_Given instruction A:_
Answer these questions using the passage below about Carter and the Club:
(i) Which three names does the writer say are missing from the earlier description?
(ii) Who primarily tried to control and direct Carter?
(iii) Which post-presidential endeavors of Carter's are named?
_Given instruction B:_
Using the passage below about Carter and the Club, explain in one to three sentences why Carter likely craved the chance to show his worth in national issues.

_Given text:_
>> Start

Do you notice the names that don’t appear in my description? Jimmy Carter, John Kennedy, and Barack Obama. Let’s take them in turn.

Carter participated extensively with the Club. The problem was that his participation often lapsed into self-centered individualism, acting as a kind of loose-cannon who often defied efforts by Clinton (primarily) to control and direct him. Carter longed for the spotlight of media attention. Given his experience as a one-term president and a national chief executive who is seldom cast in a positive light, he likely craved the chance to show his worth in national issues. He enjoyed great success in his personal, post-presidential endeavors, such as Habitat for Humanity and the Carter Center, but it might not have healed the bruises left by a generally dismissive attitude from the public. He didn’t fit well with the Club.

>> End

_Data lines:_

>> Start

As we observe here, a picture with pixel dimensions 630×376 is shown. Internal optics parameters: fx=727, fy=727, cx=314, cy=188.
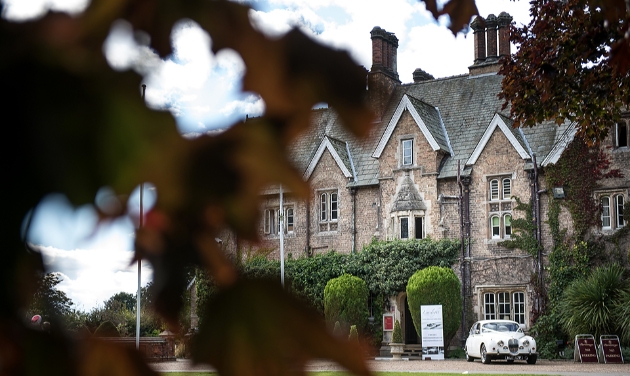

>> End

_Written solution A:_
(i) Jimmy Carter, John Kennedy, and Barack Obama.
(ii) Clinton.
(iii) Habitat for Humanity and the Carter Center.

_Written solution B:_
Carter had been a one-term president. He had also been a national chief executive who is seldom cast in a positive light, so he likely wanted to demonstrate his worth in national issues.